Headhunters Chase Vendors
“Musical Chairs” may be the official dance of Benton County. Pay and perks are so competitive for professionals in the local retail, logistics and meat vendor community that headhunters barely allow the music to stop.
Valentin Gutierrez, CEO of Valentin Staffing Inc. of Tontitown, opened a Rogers branch in February to specifically focus on staffing and recruitment for professional positions. His family-owned company, which does business in five states and averages 3,500-5,000 employees, is seeing a higher demand for managers throughout Northwest Arkansas.
Gutierrez said he does not like getting in the middle of competitors. But although his business is primarily temporary staffing, a growing number of clients are demanding help finding professionals with proven sales success.
About 65 percent of the time, Gutierrez said, his employees become full-timers for clients.
“In Bentonville and Rogers, it’s a constant thing where recruiters are calling for companies and offering $20,000-$30,000 more to get a good sales person to make that jump,” Gutierrez said. “It’s a huge issue, and we don’t like to get between management teams.
“But if that happens, we will help you backfill the position that you lose.”

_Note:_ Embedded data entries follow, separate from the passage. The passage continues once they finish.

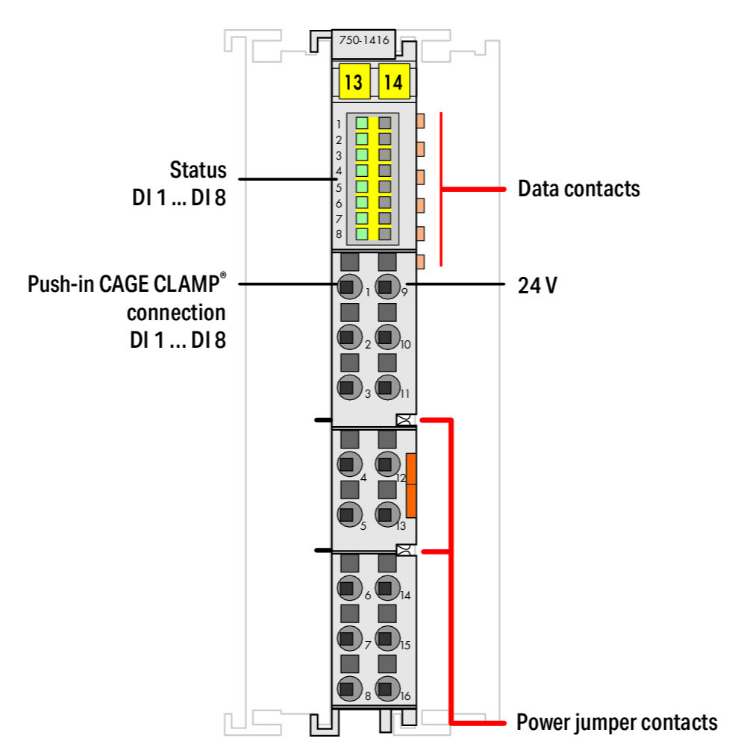 750-1416

13 14

1
2
3
4
5
6
7
8

Status
DI 1 ... DI 8

Data contacts

Push-in CAGE CLAMP®
connection
DI 1 ... DI 8

24 V

1 9
2 10
3 11
4 12
5 13
6 14
7 15
8 16

Power jumper contacts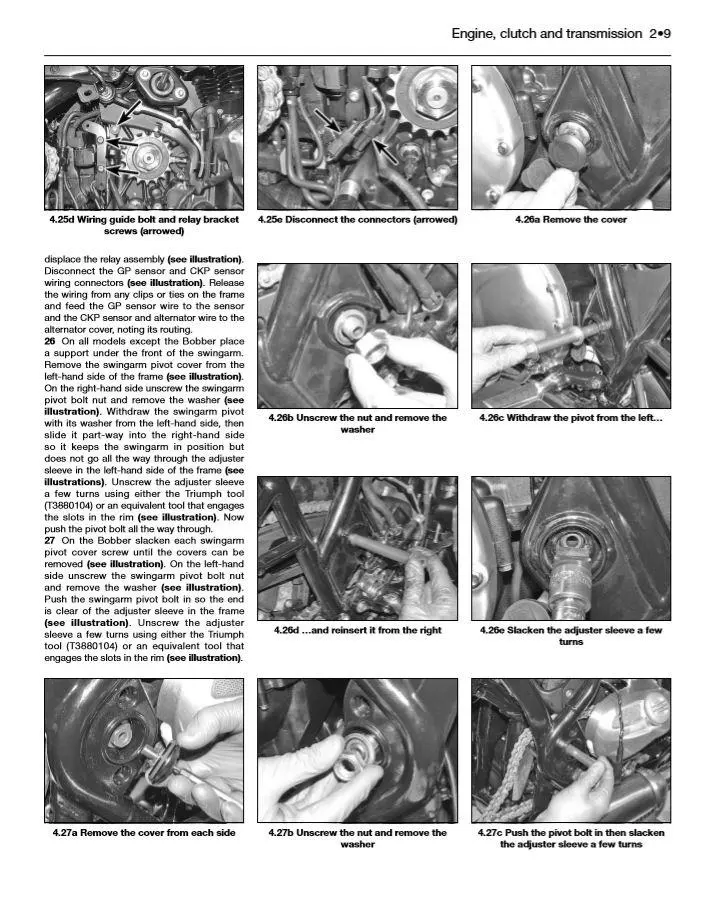 Engine, clutch and transmission 2•9

4.25d Wiring guide bolt and relay bracket screws (arrowed)

4.25e Disconnect the connectors (arrowed)

4.26a Remove the cover

displace the relay assembly (see illustration). Disconnect the GP sensor and CKP sensor wiring connectors (see illustration). Release the wiring from any clips or ties on the frame and feed the GP sensor wire to the sensor and the CKP sensor and alternator wire to the alternator cover, noting its routing.
26 On all models except the Bobber place a support under the front of the swingarm. Remove the swingarm pivot cover from the left-hand side of the frame (see illustration). On the right-hand side unscrew the swingarm pivot bolt nut and remove the washer (see illustration). Withdraw the swingarm pivot with its washer from the left-hand side, then slide it part-way into the right-hand side so it keeps the swingarm in position but does not go all the way through the adjuster sleeve in the left-hand side of the frame (see illustrations). Unscrew the adjuster sleeve a few turns using either the Triumph tool (T3880104) or an equivalent tool that engages the slots in the rim (see illustration). Now push the pivot bolt all the way through.
27 On the Bobber slacken each swingarm pivot cover screw until the covers can be removed (see illustration). On the left-hand side unscrew the swingarm pivot bolt nut and remove the washer (see illustration). Push the swingarm pivot bolt in so the end is clear of the adjuster sleeve in the frame (see illustration). Unscrew the adjuster sleeve a few turns using either the Triumph tool (T3880104) or an equivalent tool that engages the slots in the rim (see illustration).

4.26b Unscrew the nut and remove the washer

4.26c Withdraw the pivot from the left...

4.26d ...and reinsert it from the right

4.26e Slacken the adjuster sleeve a few turns

4.27a Remove the cover from each side

4.27b Unscrew the nut and remove the washer

4.27c Push the pivot bolt in then slacken the adjuster sleeve a few turns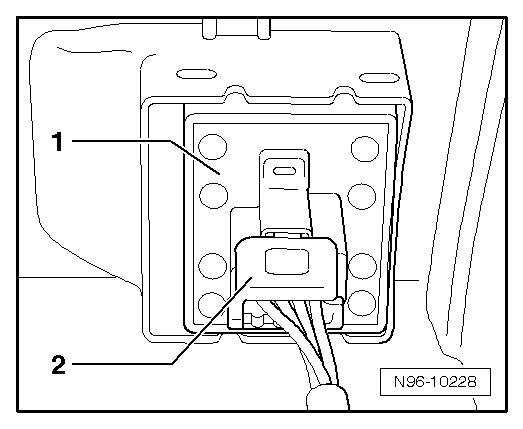 1

2

N96-10228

Gutierrez said clients call Valentin Staffing because screening job candidates for coveted positions is just too time consuming. His company might spend several days checking a person’s credentials and aptitude.
Cindy Nesbitt, Valentin Staffing’s Rogers sales manager, spent eight years in the retail vendor community before joining the firm. She said customer service and “people skills” go a long way. But most staffing firms are testing job seekers to make sure they have the skill sets they claim and that employers are seeking. The results are better matches.
“Candidates for most management positions must be well-versed in Microsoft programs such as Word, PowerPoint, Excell and Access,” Nesbitt said. “Your chances of getting in with a really good company around here without those skills is basically nonexistent.”
Nina Gupta, a professor of management in the Walton College, said too often employers cut veteran workers to hire less-experienced, and therefore less expensive, talent. Even though that’s “short sighted,” she said, job seekers face a Darwinian scenario.
“If you want to be one of the ones in demand, make yourself invaluable to your company,” Gupta said. “Look for more key assignments and be more careful on the front end of projects that you get involved with.”
Nonfarm payroll jobs in the Fayetteville-Springdale-Rogers metropolitan statistical area during December, the most recent figures available, fell less than a percent to 167,500.
It was the first month in five that local jobs didn’t grow, according to the Arkansas Employment Security Department. But 3.8 percent job growth last year, coupled with the vendor frenzy, means a lot of area talent is simply swapping local gigs for greener pastures.
Al McEwen, president of Management Recruiters of Rogers Inc., said the vendor job market is harder to crack for outsiders than it once was. Just adding a computer class or even having impeccable management experience from another sector probably won’t cut it.
“Our advice to managers, especially engineers and technicians in the manufacturing sector, is don’t quit your job to move here without finding another one first,” McEwen said. “A lot of people want to break into those $50,000-$120,000 salaries. But if you’re not already working for a Wal-Mart or Target-type vendor then you’re going to have a hard time getting an interview.”